Fish in Lake Victoria evolving around pollution
The fish evolved to improve their ability to see food and predators at different depths as well as the way they saw colours. The sensitivity of female eyes, which varies as a result of adaptation to the environment, determined the way they attracted mates. Researchers at the Swiss Federal Institute of Aquatic Science and Technology found that females more attuned to blue will choose a metallic blue mate, while those better able to see red will prefer a bright red male.
"The split of one species into two was initiated by adaptation of the sensory system, in this case the eyes, to the local environment," said Seehausen, an evolutionary biologist at the Swiss Federal Institute of Aquatic Science and Technology.
The cichlid fish are an important model for evolutionary biologists because no other group of vertebrates has split into so many species - about 2,000 - so quickly, Seehausen said in a telephone interview.
Scientists also generally believe that originating a new species requires geographical isolation -- such as two continents drifting apart. The fact that the two different cichlid fish species live side by side is puzzling, he said.
"These fish meet each other all the time and really live in the same spot," Seehausen said. "We knew there were two different species but we didn't know how that came about."
The findings have implications for conservation efforts because they suggest that pollution that changes the light in the water would lead the two species to collapse and merge into a single one, Seehausen said.
The findings, and the introduction of a predatory fish, "help explain the very rapid loss of cichlid species in Lake Victoria over the past 30 years," Seehausen said, adding that the number of species there had fallen by half from 500.
The researchers looked at two species, marked by their red or blue colours, found off five islands throughout the lake. They determined through lab experiments that certain genetic mutations helped some fish adapt their vision at deeper levels to see the colour red, and others in shallower water to recognize shades of blue.
That gave blue males a mating advantage in shallower water and red ones an edge in deeper parts of the lake because they were more attractive to female fish.
This diversity is not really natural, pollution has forced these dramatic changes.
Evolution by vision could explain why Lake Victoria is home to hundreds of species of cichlids, which are popular aquarium fish. However, as urban growth pumps more sediment and algae-feeding fertilisers into Lake Victoria unchecked, many species are vanishing.
"Species diversity in this lake has imploded in the last 30 years," Seehausen says. "It is the largest human-witnessed mass extinction of vertebrates." Rather than die out, species facing radically changed optical environments interbreed out of existence, he says.

**What you will do:** Can you repeat word for word the part of the Lake Victoria cichlid article above from "Evolution by vision" to "existence, he says.", including both ends?

**Data extracts:**
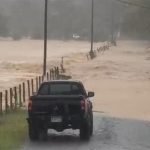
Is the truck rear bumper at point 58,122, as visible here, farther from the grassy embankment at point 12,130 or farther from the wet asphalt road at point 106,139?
the grassy embankment at point 12,130

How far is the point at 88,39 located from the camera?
623ft

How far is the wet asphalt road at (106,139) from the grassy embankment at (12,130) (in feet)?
1.14

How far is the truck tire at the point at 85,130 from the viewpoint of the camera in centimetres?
1698

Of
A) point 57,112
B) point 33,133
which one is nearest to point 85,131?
point 57,112

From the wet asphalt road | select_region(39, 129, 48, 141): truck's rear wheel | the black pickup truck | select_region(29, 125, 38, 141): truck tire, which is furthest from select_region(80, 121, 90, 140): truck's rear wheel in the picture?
select_region(29, 125, 38, 141): truck tire

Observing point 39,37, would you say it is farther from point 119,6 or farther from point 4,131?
point 4,131

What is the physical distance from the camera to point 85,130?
17.2 m

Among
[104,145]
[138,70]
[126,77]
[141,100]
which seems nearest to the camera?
[104,145]

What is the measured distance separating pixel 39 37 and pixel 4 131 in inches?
7036

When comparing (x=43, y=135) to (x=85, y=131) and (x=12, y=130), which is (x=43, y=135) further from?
(x=12, y=130)

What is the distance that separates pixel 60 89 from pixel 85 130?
1622 millimetres

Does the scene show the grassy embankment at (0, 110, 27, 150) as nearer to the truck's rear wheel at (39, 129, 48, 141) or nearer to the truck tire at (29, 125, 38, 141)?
the truck tire at (29, 125, 38, 141)

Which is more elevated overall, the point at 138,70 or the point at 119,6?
the point at 119,6

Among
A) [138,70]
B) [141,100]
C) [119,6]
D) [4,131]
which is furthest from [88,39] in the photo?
[4,131]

**Answer to this exercise:**
Evolution by vision could explain why Lake Victoria is home to hundreds of species of cichlids, which are popular aquarium fish. However, as urban growth pumps more sediment and algae-feeding fertilisers into Lake Victoria unchecked, many species are vanishing.
"Species diversity in this lake has imploded in the last 30 years," Seehausen says. "It is the largest human-witnessed mass extinction of vertebrates." Rather than die out, species facing radically changed optical environments interbreed out of existence, he says.